Modern sex magic associated with Gnosticism
The association of the term gnostic with sexual magic is a modern phenomenon, emerging primarily in the context of 19th- and 20th-century esoteric revival movements. As religious studies scholar Hugh Urban observes, "despite the very common use of sexual symbolism throughout Gnostic texts, there is little evidence that the Gnostics engaged in any actual performance of sexual rituals, and certainly not anything resembling modern sexual magic."Modern sexual magic as a practice is largely traced to Paschal Beverly Randolph, an American occultist who synthesized Spiritualism, mesmerism, and erotic mysticism into a system of ritual sex magic that emphasized love, will, and transcendence. The connection to Gnosticism came later, primarily through the Gnostic Church of France, which was deeply embedded in the esoteric networks of late 19th-century France. These networks also produced or influenced other occult organizations, including Ordo Templi Orientis, the most prominent sexual magic order of the 20th century.

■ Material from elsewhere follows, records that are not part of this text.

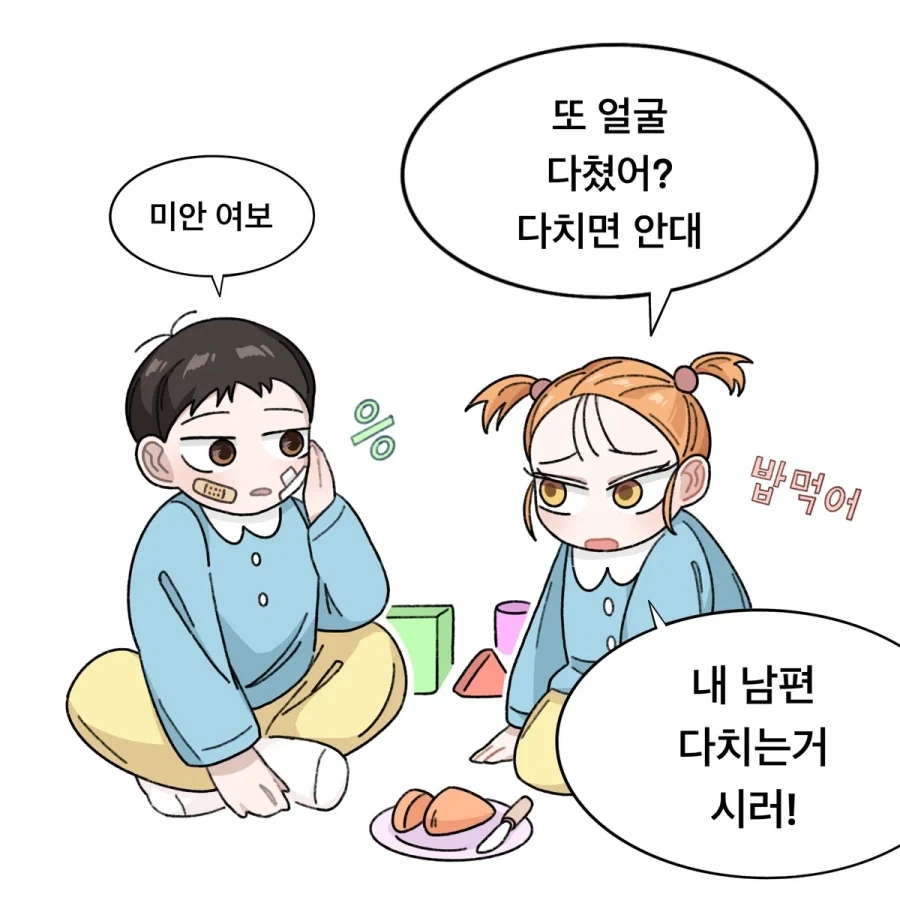 남자친구 안 만드는 소꿉친구.manhwa_7.webp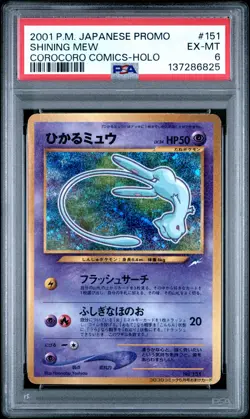 2001 POKEMON JPN PROMO COROCORO COMICS FOIL #151 SHINING MEW PSA 6 - Image 1
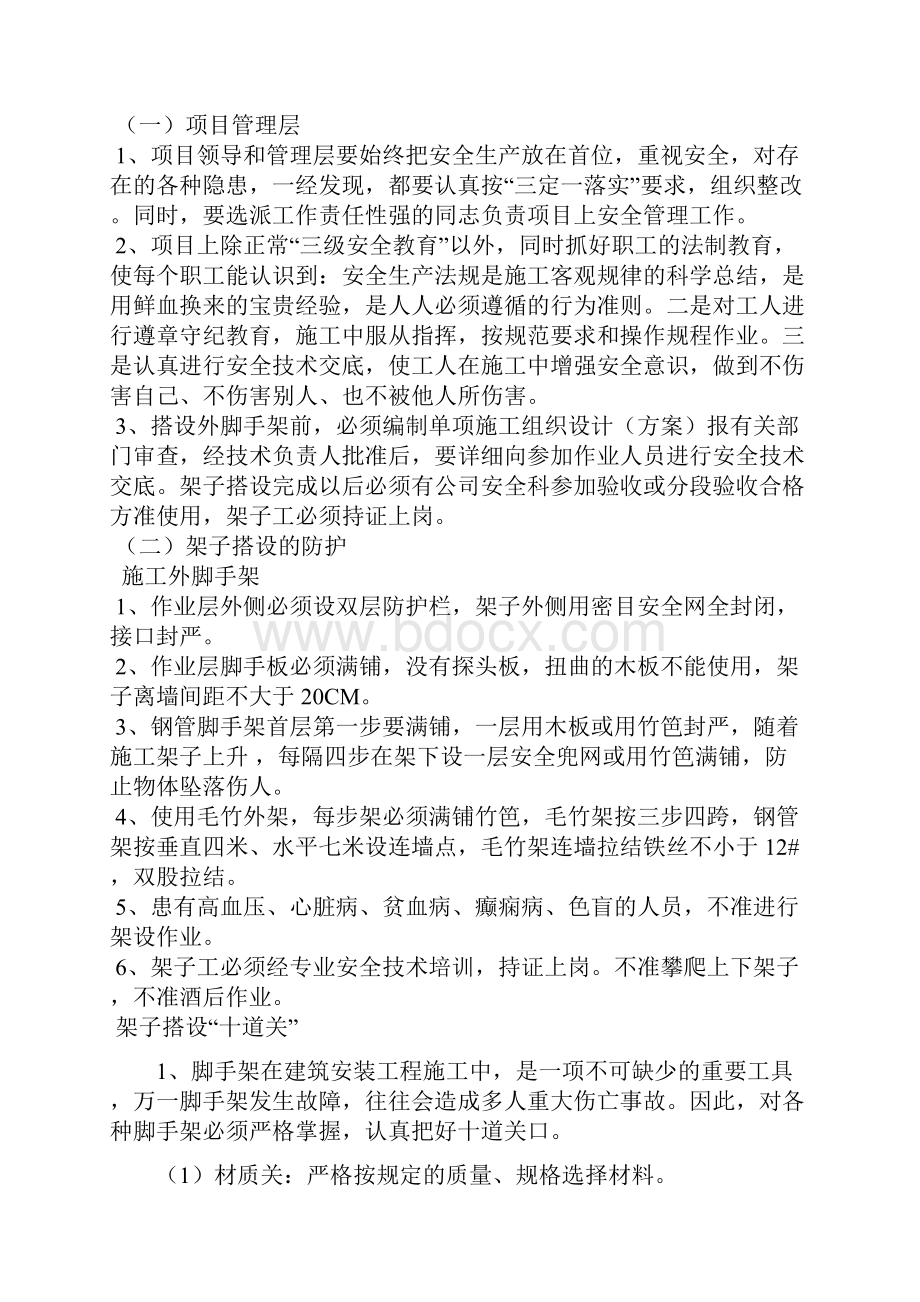 扬尘控制措施.docx_第2页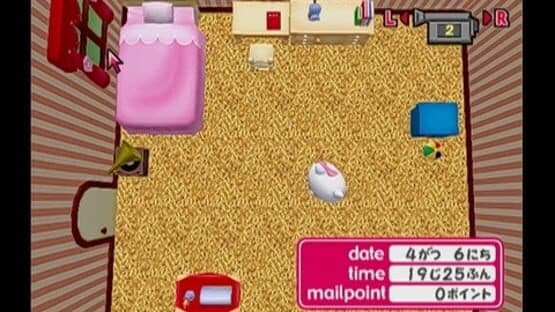 Hello Kitty no 'Otonaru' Mail — screenshot 3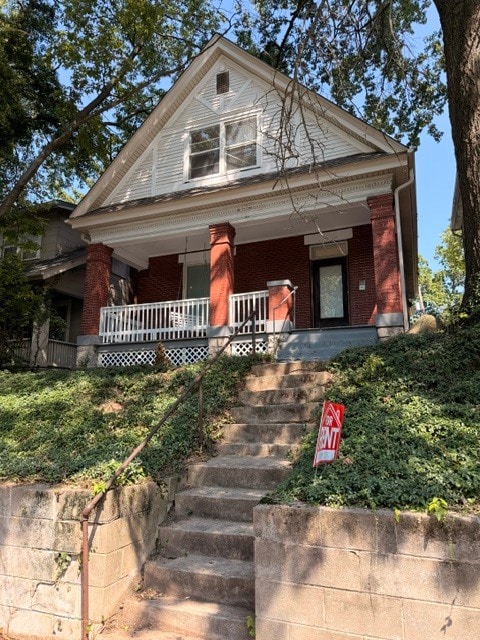 Building Photo - 226 E Patterson Ave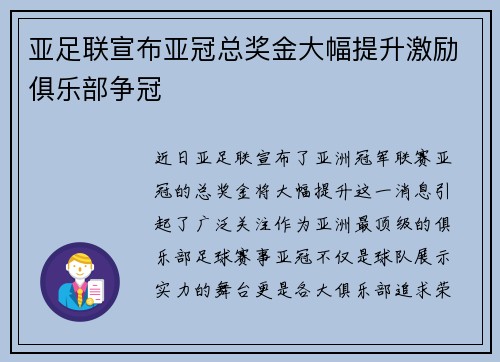 亚足联宣布亚冠总奖金大幅提升激励俱乐部争冠 亚足联宣布亚冠总奖金大幅提升激励俱乐部争冠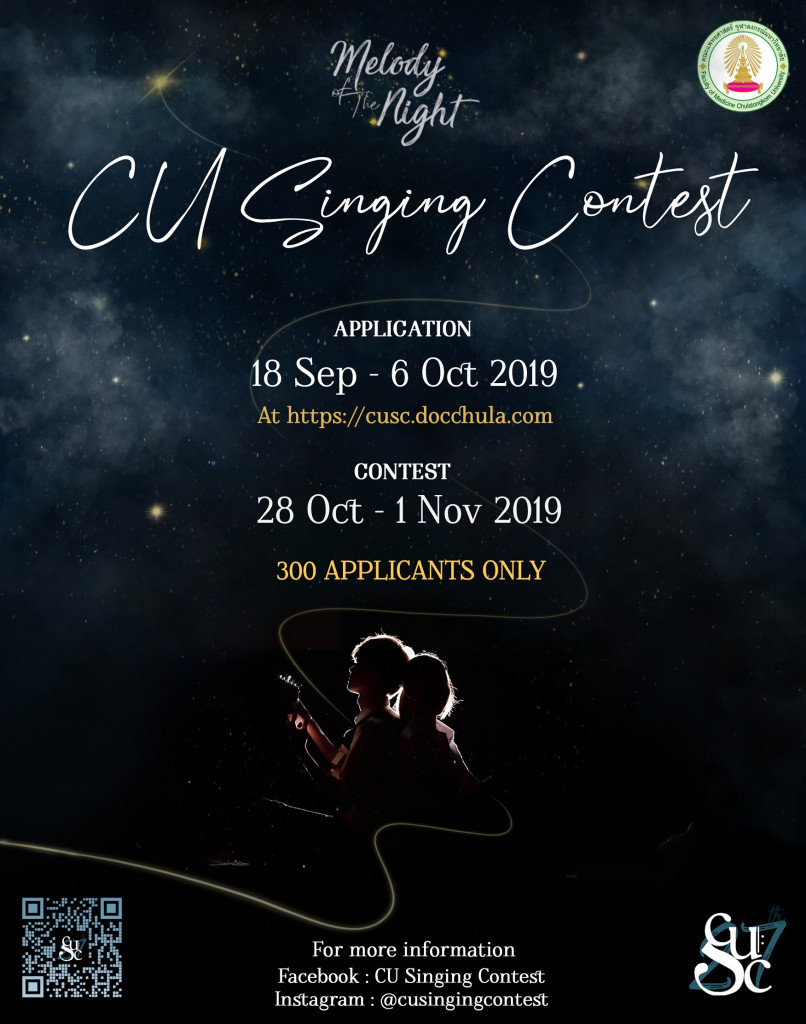 CU Singing 2019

Theodor Reuss, the founder of O.T.O., envisioned it as an umbrella organization for esoteric and initiatory societies, with sexual magic at its core. After encountering leaders of the Gnostic Church of France at a Masonic and Spiritualist conference in 1908, Reuss founded Die Gnostische Katholische Kirche as an ecclesiastical body under the auspices of O.T.O. Reuss would later dedicate O.T.O. to the dissemination of Aleister Crowley's philosophy of Thelema, making Crowley its most prominent figurehead.
For this purpose, Crowley composed the Ecclesiæ Gnosticæ Catholicæ Canon Missæ—commonly known as the Gnostic Mass—which became the central public ritual of Ecclesia Gnostica Catholica, the liturgical wing of O.T.O. Although Crowley borrowed terminology and symbolic structure from Gnostic and Christian liturgy, the ritual is fundamentally Thelemic in theology and intent, emphasizing the union of opposites, the sanctity of the body, and the realization of the divine self.